● **What needs to be done**:
From the line with "Tanzania, site D06, 2012-06-12" to the final line of the records, every line is to be duplicated exactly, both of those lines included.
════
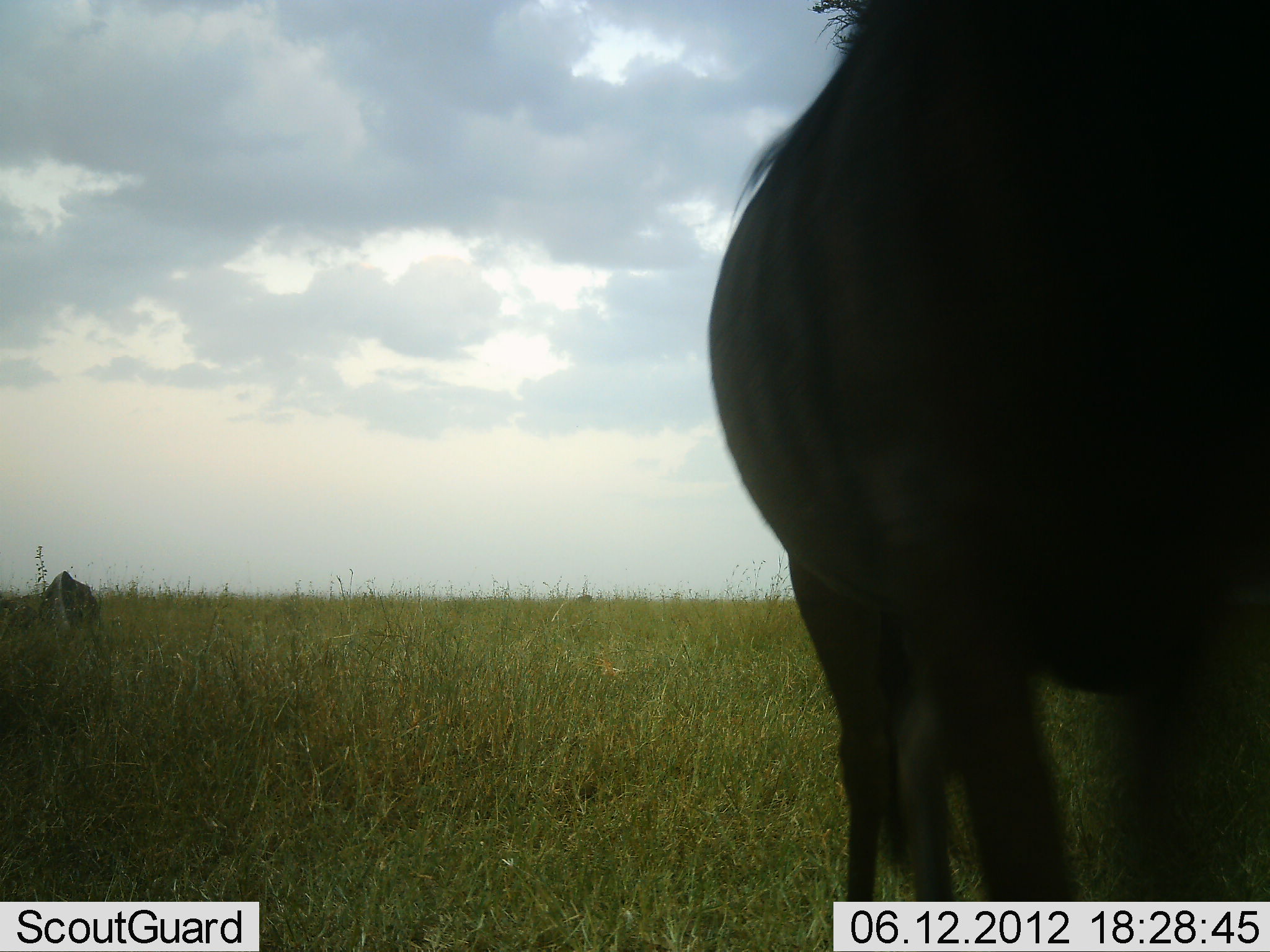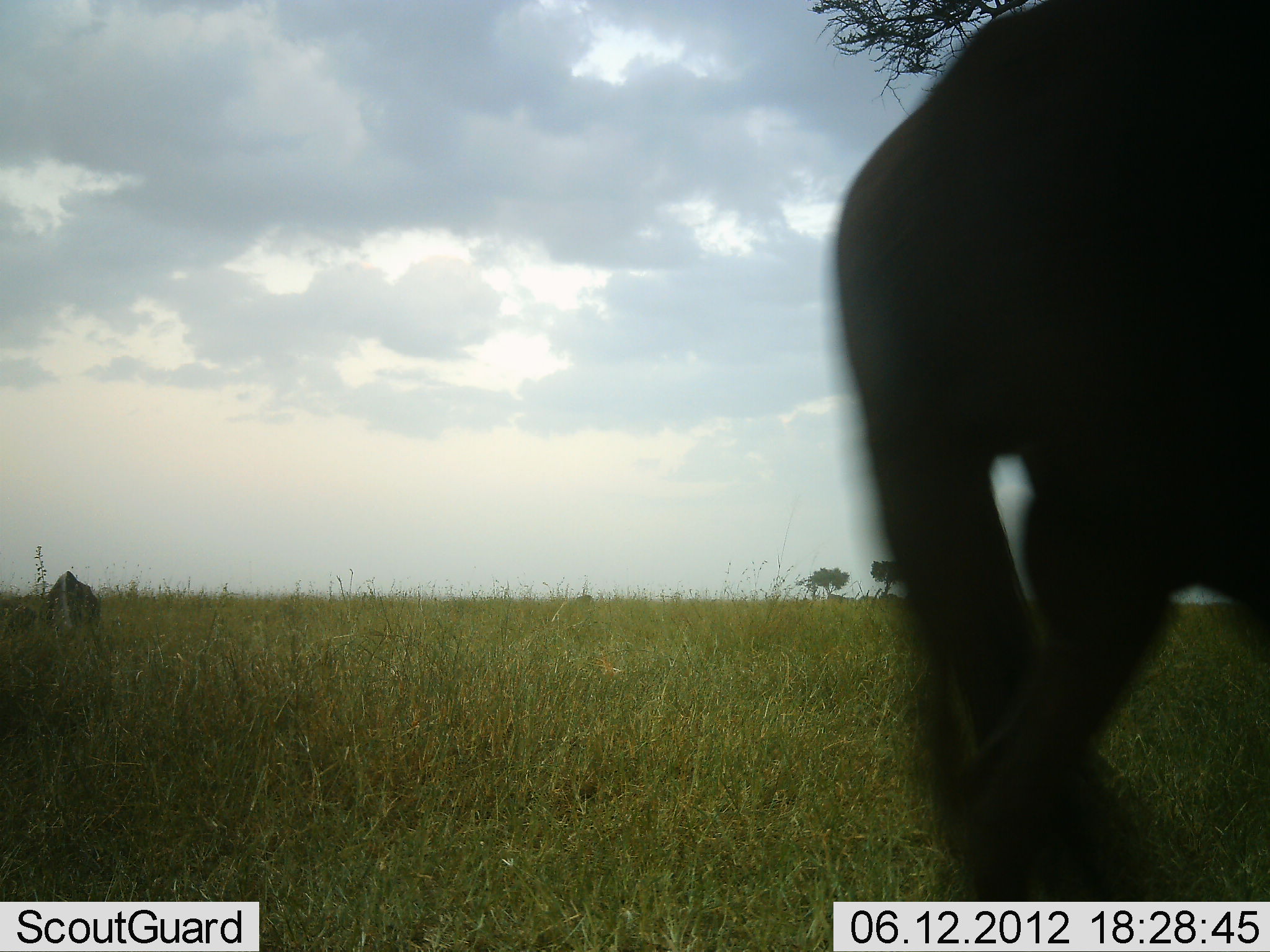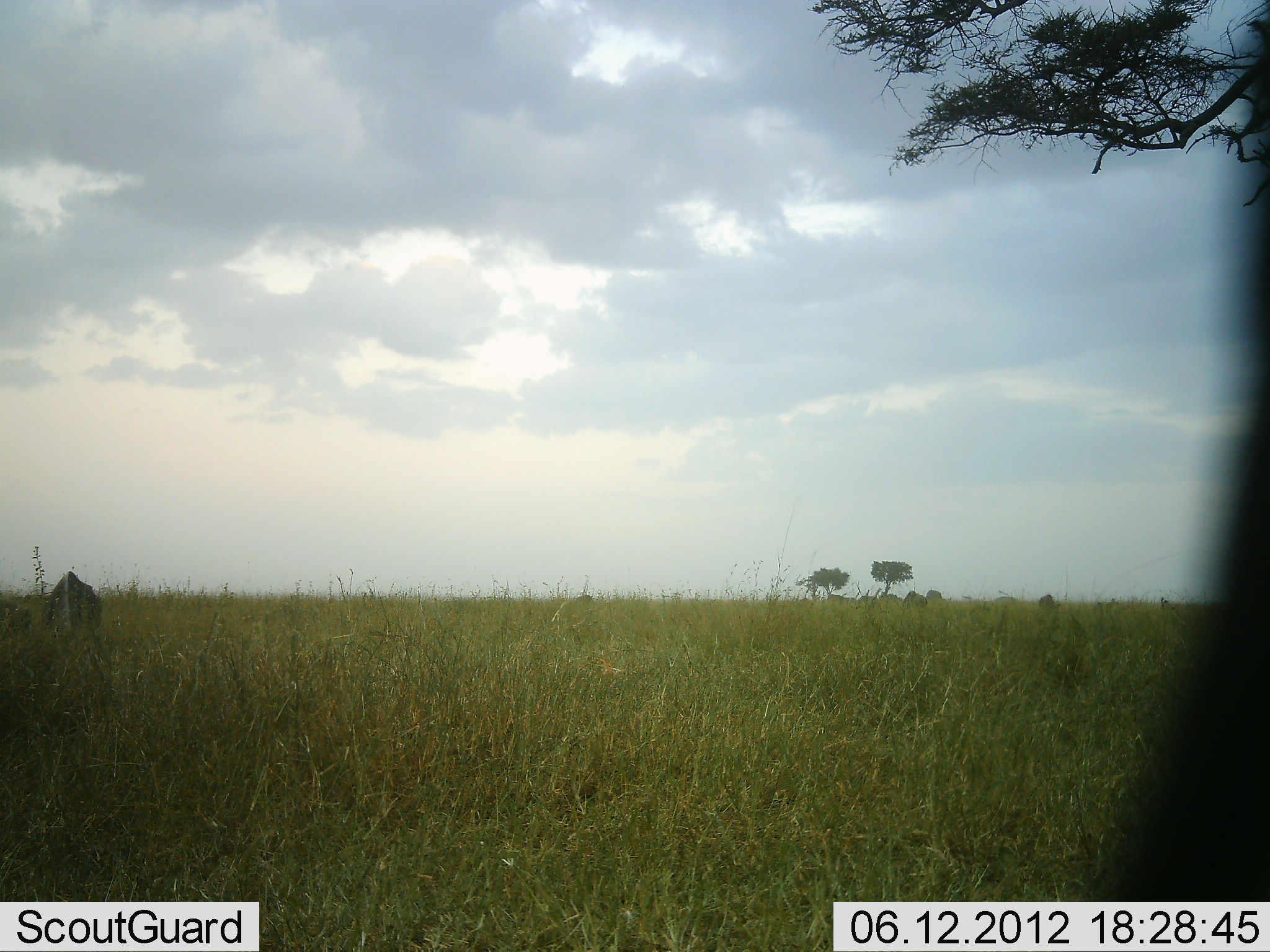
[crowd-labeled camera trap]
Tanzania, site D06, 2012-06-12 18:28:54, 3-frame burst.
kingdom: Animalia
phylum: Chordata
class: Mammalia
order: Artiodactyla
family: Bovidae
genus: Connochaetes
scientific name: Connochaetes taurinus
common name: blue wildebeest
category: wildebeest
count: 2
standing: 60%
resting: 0%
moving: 60%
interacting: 0%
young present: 0%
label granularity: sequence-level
════
● **Solved problem**:
Tanzania, site D06, 2012-06-12 18:28:54, 3-frame burst.
kingdom: Animalia
phylum: Chordata
class: Mammalia
order: Artiodactyla
family: Bovidae
genus: Connochaetes
scientific name: Connochaetes taurinus
common name: blue wildebeest
category: wildebeest
count: 2
standing: 60%
resting: 0%
moving: 60%
interacting: 0%
young present: 0%
label granularity: sequence-level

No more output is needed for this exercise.